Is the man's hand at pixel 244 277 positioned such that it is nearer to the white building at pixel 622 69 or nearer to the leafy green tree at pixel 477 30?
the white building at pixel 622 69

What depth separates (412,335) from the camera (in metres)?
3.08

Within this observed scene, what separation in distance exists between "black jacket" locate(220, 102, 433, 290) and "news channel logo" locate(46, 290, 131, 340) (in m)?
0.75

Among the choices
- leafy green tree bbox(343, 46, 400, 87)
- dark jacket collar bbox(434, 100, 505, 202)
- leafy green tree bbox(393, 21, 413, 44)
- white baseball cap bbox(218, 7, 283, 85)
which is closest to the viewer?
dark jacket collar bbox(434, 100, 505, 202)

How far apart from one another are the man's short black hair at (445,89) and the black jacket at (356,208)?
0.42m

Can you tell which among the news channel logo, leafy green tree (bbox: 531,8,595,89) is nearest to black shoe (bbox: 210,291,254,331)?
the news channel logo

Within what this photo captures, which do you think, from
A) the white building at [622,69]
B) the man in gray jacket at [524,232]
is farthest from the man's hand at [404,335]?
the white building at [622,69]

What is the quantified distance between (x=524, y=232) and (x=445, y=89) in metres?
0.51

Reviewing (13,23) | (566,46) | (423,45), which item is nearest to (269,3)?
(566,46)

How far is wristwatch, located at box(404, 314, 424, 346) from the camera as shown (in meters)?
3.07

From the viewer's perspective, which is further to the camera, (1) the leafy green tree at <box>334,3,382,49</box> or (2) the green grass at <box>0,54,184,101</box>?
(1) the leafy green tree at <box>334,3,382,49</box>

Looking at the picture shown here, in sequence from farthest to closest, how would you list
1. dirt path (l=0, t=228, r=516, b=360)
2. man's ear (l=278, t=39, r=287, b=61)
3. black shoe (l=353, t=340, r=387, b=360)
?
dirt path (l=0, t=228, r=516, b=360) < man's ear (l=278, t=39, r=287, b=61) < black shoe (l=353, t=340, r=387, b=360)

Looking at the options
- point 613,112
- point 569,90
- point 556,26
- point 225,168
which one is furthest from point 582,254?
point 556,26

# Exercise details:
Update the data above by replacing "white baseball cap" with "white sun hat" everywhere it occurs, and reproduce every other line unchanged.

# Reply:
Is the man's hand at pixel 244 277 positioned such that it is nearer to the white building at pixel 622 69 or nearer to the leafy green tree at pixel 477 30?
the white building at pixel 622 69

What depth separates (412,335) from the camera (in metres)?
3.08

Within this observed scene, what separation in distance exists between "black jacket" locate(220, 102, 433, 290) and "news channel logo" locate(46, 290, 131, 340) (in m)?
0.75

Among the choices
- leafy green tree bbox(343, 46, 400, 87)
- dark jacket collar bbox(434, 100, 505, 202)
- leafy green tree bbox(393, 21, 413, 44)
- white sun hat bbox(218, 7, 283, 85)
which is closest to the viewer?
dark jacket collar bbox(434, 100, 505, 202)

How far apart from one another are the man's short black hair at (445,89) and the black jacket at (356,208)?
0.42m

Can you tell which among the news channel logo, leafy green tree (bbox: 531,8,595,89) is nearest to black shoe (bbox: 210,291,254,331)?
the news channel logo

Within what this photo captures, which do you think, from
A) the white building at [622,69]
B) the man in gray jacket at [524,232]
is farthest from the man's hand at [404,335]?
the white building at [622,69]

What is the quantified distance between (x=524, y=232) and (x=445, y=89) in metres?
0.51

Reviewing (13,23) | (566,46) | (423,45), which item is nearest to (269,3)?
(566,46)

How far is wristwatch, located at box(404, 314, 424, 346) from the camera as shown (in meters)?
3.07

From the viewer's perspective, which is further to the camera, (1) the leafy green tree at <box>334,3,382,49</box> or (2) the green grass at <box>0,54,184,101</box>?
(1) the leafy green tree at <box>334,3,382,49</box>

Looking at the picture shown here, in sequence from farthest to closest, how would you list
1. dirt path (l=0, t=228, r=516, b=360)
2. man's ear (l=278, t=39, r=287, b=61)
3. black shoe (l=353, t=340, r=387, b=360)
?
dirt path (l=0, t=228, r=516, b=360) < man's ear (l=278, t=39, r=287, b=61) < black shoe (l=353, t=340, r=387, b=360)

Looking at the options
- point 613,112
- point 569,90
- point 556,26
- point 225,168
which one is furthest from point 582,254?
point 556,26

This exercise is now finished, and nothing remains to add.